How to code variables into multiple categories

Researcher_Q · July 12, 2019, 2:02pm

I am analysing data about people who join three specific groups. The raw data has the full group name, which I have recoded to single letters (A, X, and Y) through e.g.

Data$org[Data$org=='full A group name']='A'

However, many people are members of more than one of these organisations - I want to code these as being in multiple categories, but have struggled to do so.

I tried things like:

Data$org[Data$org=='full X group name,full Y group name']='X', 'Y'
Data$org[Data$org=='full X group name,full Y group name']='X'&&'Y'
Data$org[Data$org=='full X group name,full Y group name']='X'+'Y'

But none of these have worked - could someone please help me out on how to do this? I have limited experience with rstudio and very little with other statistical software or coding in general.

pieterjanvc · July 12, 2019, 4:35pm

Hi,

The best way to do this I think is to make the data from a "long" format into a wide. This way, you'll be able to do additional analysis for people in different organisations.

Here is an example:

library("dplyr")
library("tidyr")
#Generate fake data
data = data.frame(person = sample(1:25, 50, replace = T), 
                  org = sample(LETTERS[1:5], 50, replace = T)) %>% 
  group_by(person, org) %>%   summarise()
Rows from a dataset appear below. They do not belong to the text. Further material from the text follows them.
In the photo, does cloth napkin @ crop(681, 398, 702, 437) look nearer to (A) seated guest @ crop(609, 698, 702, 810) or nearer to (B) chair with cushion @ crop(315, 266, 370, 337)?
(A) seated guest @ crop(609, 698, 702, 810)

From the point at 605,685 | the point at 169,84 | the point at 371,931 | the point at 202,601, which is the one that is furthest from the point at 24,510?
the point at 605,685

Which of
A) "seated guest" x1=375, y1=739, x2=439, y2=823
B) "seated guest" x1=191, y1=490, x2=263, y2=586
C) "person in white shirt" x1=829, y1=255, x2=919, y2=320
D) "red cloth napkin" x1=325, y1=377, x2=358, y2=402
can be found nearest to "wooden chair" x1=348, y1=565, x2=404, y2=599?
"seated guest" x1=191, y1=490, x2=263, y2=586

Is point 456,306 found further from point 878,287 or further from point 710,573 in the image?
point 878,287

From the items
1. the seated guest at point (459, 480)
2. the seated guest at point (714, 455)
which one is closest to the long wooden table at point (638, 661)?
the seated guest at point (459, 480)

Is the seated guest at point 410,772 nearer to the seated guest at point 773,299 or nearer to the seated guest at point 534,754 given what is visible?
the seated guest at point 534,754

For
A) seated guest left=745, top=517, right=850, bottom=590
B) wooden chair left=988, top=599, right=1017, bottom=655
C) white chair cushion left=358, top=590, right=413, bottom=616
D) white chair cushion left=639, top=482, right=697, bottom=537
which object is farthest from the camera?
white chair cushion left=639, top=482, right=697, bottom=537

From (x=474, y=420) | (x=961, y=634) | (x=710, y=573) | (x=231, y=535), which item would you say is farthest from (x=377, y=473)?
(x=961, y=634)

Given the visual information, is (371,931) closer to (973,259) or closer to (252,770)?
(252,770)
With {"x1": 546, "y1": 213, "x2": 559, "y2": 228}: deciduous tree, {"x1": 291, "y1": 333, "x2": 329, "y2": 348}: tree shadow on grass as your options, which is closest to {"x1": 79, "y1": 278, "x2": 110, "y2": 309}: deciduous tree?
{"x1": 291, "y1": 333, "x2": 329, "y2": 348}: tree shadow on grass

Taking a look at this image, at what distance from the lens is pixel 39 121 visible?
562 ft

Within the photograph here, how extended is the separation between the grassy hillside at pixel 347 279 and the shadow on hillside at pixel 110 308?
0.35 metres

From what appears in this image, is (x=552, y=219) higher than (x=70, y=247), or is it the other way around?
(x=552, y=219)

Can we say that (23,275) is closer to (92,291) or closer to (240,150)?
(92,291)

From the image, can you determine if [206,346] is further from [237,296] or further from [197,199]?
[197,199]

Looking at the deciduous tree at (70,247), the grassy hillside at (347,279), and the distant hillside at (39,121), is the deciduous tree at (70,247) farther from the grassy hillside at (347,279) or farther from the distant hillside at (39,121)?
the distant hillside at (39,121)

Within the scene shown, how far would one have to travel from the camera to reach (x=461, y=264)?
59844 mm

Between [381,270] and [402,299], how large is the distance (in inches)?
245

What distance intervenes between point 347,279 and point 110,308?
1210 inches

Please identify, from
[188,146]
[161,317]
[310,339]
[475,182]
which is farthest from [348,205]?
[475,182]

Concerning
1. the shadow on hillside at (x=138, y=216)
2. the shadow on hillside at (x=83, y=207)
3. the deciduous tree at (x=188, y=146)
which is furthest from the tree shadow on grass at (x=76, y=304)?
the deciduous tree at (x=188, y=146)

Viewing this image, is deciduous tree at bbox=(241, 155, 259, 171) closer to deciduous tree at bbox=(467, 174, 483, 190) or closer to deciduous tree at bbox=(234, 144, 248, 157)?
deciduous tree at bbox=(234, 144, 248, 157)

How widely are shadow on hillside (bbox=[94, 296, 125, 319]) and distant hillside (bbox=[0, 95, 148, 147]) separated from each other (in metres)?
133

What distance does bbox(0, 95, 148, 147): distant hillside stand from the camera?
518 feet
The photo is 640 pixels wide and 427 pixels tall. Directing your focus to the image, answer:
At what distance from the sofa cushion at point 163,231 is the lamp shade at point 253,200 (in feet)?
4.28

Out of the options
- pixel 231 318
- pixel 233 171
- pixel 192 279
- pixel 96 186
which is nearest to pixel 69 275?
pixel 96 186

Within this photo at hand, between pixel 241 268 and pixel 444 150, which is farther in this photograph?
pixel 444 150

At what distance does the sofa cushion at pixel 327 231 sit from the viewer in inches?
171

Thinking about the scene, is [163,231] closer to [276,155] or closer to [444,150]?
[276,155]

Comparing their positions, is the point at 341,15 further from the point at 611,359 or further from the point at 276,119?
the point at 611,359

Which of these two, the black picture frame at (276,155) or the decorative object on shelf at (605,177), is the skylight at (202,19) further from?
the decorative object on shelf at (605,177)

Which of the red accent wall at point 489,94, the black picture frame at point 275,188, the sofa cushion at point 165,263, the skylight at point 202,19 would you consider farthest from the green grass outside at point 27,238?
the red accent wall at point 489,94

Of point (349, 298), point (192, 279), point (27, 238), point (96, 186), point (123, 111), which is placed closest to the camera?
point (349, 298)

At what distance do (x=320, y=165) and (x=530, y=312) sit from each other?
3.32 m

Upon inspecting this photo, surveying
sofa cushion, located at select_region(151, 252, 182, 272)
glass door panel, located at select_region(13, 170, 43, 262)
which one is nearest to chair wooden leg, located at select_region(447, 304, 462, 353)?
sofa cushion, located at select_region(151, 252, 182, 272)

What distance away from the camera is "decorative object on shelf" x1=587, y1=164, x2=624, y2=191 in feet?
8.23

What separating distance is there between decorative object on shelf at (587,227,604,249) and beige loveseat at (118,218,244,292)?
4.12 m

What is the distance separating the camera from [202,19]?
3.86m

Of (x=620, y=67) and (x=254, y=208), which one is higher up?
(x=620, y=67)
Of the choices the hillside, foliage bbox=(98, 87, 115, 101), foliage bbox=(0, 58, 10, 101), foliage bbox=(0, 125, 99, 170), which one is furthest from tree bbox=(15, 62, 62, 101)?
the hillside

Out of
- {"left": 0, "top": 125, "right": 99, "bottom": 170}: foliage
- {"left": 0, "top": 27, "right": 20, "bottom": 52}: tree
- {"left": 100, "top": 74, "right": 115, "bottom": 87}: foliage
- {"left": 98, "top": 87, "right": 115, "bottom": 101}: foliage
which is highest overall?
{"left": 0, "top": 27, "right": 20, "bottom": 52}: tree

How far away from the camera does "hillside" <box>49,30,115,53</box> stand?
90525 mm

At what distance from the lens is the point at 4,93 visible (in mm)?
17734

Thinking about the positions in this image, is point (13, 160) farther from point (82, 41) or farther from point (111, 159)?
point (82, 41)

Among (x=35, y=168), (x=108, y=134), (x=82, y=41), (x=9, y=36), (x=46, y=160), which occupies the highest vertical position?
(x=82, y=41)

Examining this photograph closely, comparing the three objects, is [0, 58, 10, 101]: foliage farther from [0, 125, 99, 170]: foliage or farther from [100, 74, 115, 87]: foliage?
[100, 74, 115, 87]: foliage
#Make sure you label every known instance as present in the organisation
data$present = T

#Make the table wide, if a person is not belonging to an organisation, set to false
data = spread(data, org, present, fill = F)

Let me know if this helps
PJ

Researcher_Q · July 12, 2019, 5:34pm

Hi PJ, thanks for the reply, I tried this:

 #> data=data.frame(person=sample(1:51,43,replace=T)org=sample(LETTERS[1:3,43,replace=T))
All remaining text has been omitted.